O conjunto de características conformadas aqui, na comparação com o grupo de tipo ideal, mostra um padrão de organização familiar nuclear em que a mãe, no domicílio, assume a condição de dona de casa (já que ela na maioria dos casos não é a chefe do domicílio), assumindo as responsabilidades de cuidar da casa e dos filhos, mesmo considerando que uma parte significativa destas mães também trabalha em empregos remunerados.

Assim a posição das mães de tipo ideal é diferenciada, pois possuem uma escolaridade um pouco maior que a média geral das mães e, quando têm emprego remunerado, este é mais estável e possui jornada menor que a média geral.

Portanto, o que temos aqui é um modelo de papel atribuído às mães, na sua função educacional, operado como tipo ideal que, por um lado, reproduz o arranjo familiar nuclear tradicional, que assume, na sua condição simbólica, o papel idealizado pelas campanhas educativas pelo sucesso escolar, em que não podemos distinguir se este papel estrutura a condição (idealizada) ou se é estruturado por ela, já que, tanto a escola, a comunicação de massa e como algumas pesquisas indicam ser este o comportamento mais eficaz.

Reafirmando esta idealização, quando as mães foram questionadas sobre a possibilidade de escolherem outra escola para seus filhos estudarem, para 93% das mães do

grupo do tipo ideal a escola escolhida seria a mesma escola pública na qual os filhos já frequentam (outras mães EF 85,8% e mães em geral 88,9%).

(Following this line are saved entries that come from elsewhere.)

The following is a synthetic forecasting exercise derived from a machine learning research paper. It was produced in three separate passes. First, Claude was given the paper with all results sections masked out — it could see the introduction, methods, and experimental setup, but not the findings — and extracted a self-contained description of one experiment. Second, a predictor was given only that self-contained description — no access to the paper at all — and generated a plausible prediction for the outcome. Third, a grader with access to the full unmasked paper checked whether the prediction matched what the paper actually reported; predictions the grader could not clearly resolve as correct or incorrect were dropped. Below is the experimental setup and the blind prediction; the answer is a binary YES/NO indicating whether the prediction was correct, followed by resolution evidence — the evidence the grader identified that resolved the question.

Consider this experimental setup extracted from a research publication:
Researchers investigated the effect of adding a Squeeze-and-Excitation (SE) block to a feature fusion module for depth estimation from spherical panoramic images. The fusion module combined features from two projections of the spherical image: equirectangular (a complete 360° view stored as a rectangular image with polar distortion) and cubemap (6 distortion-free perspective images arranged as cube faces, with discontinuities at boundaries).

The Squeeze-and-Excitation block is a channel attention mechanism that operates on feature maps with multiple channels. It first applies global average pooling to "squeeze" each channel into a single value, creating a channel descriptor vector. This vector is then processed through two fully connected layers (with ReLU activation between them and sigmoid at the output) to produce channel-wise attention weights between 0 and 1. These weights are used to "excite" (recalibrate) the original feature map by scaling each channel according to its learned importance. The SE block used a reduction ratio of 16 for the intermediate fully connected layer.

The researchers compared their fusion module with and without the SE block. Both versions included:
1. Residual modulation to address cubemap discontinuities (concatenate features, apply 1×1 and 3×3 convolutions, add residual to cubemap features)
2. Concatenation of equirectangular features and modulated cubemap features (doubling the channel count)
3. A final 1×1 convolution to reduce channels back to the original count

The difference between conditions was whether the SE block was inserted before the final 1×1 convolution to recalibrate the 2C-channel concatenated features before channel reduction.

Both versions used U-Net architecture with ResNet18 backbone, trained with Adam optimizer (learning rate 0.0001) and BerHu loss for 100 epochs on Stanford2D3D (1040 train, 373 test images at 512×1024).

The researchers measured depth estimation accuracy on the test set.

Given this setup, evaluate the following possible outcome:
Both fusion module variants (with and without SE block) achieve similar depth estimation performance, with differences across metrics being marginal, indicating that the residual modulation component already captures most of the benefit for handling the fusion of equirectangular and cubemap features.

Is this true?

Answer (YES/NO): NO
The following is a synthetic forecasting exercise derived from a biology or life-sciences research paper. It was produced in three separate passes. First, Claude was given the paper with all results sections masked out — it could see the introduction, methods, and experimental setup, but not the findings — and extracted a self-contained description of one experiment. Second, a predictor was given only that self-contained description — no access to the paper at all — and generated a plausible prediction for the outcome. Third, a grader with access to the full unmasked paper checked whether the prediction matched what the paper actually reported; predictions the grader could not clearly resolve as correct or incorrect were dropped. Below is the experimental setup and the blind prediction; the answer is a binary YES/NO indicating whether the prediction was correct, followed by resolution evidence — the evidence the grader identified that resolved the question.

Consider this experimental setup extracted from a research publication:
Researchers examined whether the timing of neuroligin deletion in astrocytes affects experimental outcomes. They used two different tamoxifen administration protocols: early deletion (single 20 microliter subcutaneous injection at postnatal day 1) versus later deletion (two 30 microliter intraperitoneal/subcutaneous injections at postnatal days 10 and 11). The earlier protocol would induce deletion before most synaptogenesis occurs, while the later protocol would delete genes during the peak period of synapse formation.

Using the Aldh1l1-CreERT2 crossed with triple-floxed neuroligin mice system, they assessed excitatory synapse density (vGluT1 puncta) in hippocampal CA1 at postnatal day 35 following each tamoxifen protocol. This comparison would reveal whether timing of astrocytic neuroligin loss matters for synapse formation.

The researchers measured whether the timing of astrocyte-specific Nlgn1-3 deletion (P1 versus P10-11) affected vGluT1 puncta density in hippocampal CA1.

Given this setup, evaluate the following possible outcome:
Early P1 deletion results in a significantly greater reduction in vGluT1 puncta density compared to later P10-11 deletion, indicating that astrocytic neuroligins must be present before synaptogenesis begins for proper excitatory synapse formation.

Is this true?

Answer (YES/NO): NO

Do outro lado, está à contradição desta idealização, que se estabelece porque há uma condição material para que ela se desenvolva, o que, portanto, gera uma inviabilidade desta idealização se concretizar nos domicílios das famílias mais vulneráveis. É importante assinalar que tanto nas características comparadas do grupo do tipo ideal, como dos outros ativos do capital cultural, social, humano e econômico há sempre uma distinção, uma diferença de condição que, possivelmente, uma campanha de conscientização, para que mães acompanhem a vida escolar dos filhos, não poderá mudar.

Também em relação à importância que os programas e políticas educacionais têm dado a esta questão Carvalho (2000; 2004a; 2004b) nos lembra que cobra-se das mães participação nas escolas sem que se leve em consideração as condições materiais e as diferenças de gênero, nos cuidados com a casa e com as crianças.

Estas diferenças se configuram, tanto na dimensão simbólica, o que pode ser interpretado como comportamento de grupo, status de classe, disposição ou diferenças de estratégias e interesses, como na expressão material das características de diferentes posições sociais, aqui estratificadas pelo conceito de vulnerabilidade social, acabando por determinar o sentido que se dá ao ensino, na produção e reprodução da vida cotidiana. Os mesmos sentidos que fazem grande diferença, quando as variáveis apresentadas se tornam ativos de enfrentamento da vulnerabilidade social, particularmente no enfrentamento do risco a pobreza.